I love HTML 5's promise but it has a lot of development to go to meet flash's general utility.  A larger concern is that one company can use its market dominance with a separate product to single out and eliminate a service provider-product it doesn't like. No different than the days when Microsoft was telling vendors--use our implementation and utilities or lose our business with you.

I was already converting my site to HTML 5 awhile Thoumsin.  Saw it coming....but I had to lose some functionality with it to do it and it has a lot more potential vulnerability now in certain areas.

on Nov 12, 2011

RiddleKing
I'm a digital marketing manager and i can tell you html5 is superior and has a higher user base, ease of implementation, error free and performance advantages.

Did you know flash does not support 64bit browsers? Thats very annoying and arrogant towards processor enhancements and performance advantages etc

Flash has supported 64 bit browsers since version 11, with a perfectly working runtime.

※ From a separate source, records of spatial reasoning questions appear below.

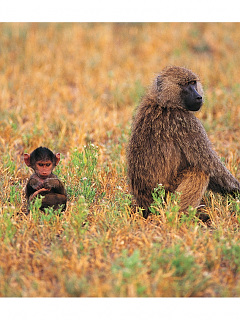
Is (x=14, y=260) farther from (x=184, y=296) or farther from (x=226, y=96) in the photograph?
(x=226, y=96)

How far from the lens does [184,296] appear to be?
9.21 ft

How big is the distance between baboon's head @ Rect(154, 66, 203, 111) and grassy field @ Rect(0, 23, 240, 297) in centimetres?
91

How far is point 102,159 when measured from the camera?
16.8 feet

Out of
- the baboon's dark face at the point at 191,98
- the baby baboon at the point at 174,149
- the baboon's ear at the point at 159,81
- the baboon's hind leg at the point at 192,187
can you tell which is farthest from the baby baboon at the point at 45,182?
the baboon's dark face at the point at 191,98

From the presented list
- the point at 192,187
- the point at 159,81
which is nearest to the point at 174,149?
the point at 192,187

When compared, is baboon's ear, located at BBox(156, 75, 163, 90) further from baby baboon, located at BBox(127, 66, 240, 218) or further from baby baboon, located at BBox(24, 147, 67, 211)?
baby baboon, located at BBox(24, 147, 67, 211)

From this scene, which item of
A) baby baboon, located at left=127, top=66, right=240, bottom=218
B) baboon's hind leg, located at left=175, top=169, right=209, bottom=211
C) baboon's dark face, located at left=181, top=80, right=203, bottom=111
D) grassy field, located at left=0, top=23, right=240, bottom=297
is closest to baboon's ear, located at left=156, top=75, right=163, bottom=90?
baby baboon, located at left=127, top=66, right=240, bottom=218

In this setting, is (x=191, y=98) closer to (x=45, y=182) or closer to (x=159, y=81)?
(x=159, y=81)

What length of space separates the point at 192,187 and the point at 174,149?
0.37 m

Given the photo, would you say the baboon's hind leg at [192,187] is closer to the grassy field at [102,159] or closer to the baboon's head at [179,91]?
the grassy field at [102,159]

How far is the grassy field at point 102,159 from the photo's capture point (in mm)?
2938

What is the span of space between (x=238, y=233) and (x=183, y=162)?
795mm

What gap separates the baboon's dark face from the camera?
392 cm

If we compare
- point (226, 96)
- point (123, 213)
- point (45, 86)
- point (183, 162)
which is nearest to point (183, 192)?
point (183, 162)
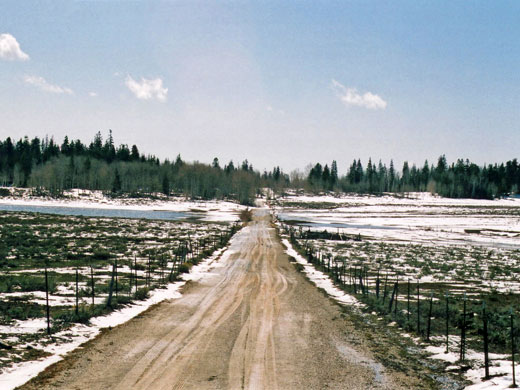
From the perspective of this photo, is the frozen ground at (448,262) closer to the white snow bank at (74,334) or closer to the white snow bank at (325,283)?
the white snow bank at (325,283)

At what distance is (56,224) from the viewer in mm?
61625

Version 11 is also on mobile platforms, so it hardly matters yet that they've ceased future development on mobile platforms.

on Nov 12, 2011

Thoumsin
By the way, Apple is not the only "cause" of the Adobe "give-up" :

- No flash player in windows 8 : http://www.macuser.co.uk/5470-microsoft-ditches-flash-support-in-tablet-version-of-internet-explorer

Flash works fine in Win8, just pull up IE on the desktop.  In the Metro version, no plugins are enabled.

on Nov 12, 2011

Why is everyone complaining? I mean that the computer died before the Big Bang.

on Nov 13, 2011

HTML 5 is superior...in those areas where it is capable of duplicating Flash's capabilities.  In the areas where it can't, it's useless in comparison.

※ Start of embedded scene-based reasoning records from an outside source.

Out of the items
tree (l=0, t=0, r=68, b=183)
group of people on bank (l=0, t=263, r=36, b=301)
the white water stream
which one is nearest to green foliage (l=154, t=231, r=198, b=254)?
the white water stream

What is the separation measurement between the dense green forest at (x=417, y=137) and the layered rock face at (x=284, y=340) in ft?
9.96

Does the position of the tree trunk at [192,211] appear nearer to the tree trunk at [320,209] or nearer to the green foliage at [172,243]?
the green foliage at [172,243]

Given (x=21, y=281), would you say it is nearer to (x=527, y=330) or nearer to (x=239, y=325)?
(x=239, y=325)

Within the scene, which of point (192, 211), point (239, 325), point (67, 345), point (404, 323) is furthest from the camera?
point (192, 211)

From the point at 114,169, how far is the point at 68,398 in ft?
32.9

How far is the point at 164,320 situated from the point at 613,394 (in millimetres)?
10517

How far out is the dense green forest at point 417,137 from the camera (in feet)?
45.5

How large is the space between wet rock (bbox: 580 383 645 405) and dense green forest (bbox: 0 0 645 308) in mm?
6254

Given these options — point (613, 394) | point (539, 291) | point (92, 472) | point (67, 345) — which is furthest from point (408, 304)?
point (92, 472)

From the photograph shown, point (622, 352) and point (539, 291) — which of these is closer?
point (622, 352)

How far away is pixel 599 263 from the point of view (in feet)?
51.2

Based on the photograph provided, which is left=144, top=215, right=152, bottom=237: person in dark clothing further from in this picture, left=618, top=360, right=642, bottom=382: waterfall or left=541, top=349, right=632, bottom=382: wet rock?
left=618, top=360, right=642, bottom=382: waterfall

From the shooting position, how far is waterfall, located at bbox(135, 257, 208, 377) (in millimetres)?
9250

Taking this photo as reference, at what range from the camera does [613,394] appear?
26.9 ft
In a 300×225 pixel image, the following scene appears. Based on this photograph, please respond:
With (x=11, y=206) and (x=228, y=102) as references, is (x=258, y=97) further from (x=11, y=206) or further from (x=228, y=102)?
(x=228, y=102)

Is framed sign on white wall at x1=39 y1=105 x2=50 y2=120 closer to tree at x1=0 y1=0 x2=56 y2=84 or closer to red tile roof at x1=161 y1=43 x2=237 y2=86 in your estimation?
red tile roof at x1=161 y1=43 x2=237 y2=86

Again, Flash is used for more than video. 

What grates on IT and developer wonks is a third party, proprietary application that can leverage program capabilities beyond the browser--the solution for them is, "Get rid of Flash".  Steve Jobs was of course happy to oblige for a variety of reasons.

If Apple had acquired Flash and it had gotten the focused and thinking-ahead attention that they devote to their other product development it would be touted as the next big thing.

The proof of the bigger problem is Adobe's complete inability to even know how to go about rebutting the anti-flash crowd. 

"For lack of vision, the programs perish.".

Macromedia

RiddleKing
Whatever happened to macromedia anyway? Why did adobe take over?

Macromedia took Flash from a novelty and fun browser add-on all the way to a complete product used by nearly every major corporation in the world.  They were "small time players" compared to companies like Microsoft and there was rumor that MS might actually acquire them--which is why Adobe bought Flash.  Basically, Macromedia got $3.4 billion USD for it.  Too good to refuse.

Here's a nice blog and perspective you won't get from the rock-throwers who don't even really know what to use Flash for and haven't given a thought to what might be done with it: http://www.junglecode.net/?p=57&cpage=1#comment-50

Consider this...the reason you now have a globally popular and accessible "YouTube" is because of the ubiquity of Flash when YouTube began.  It wouldn't have had the impetus to get where it is today without it.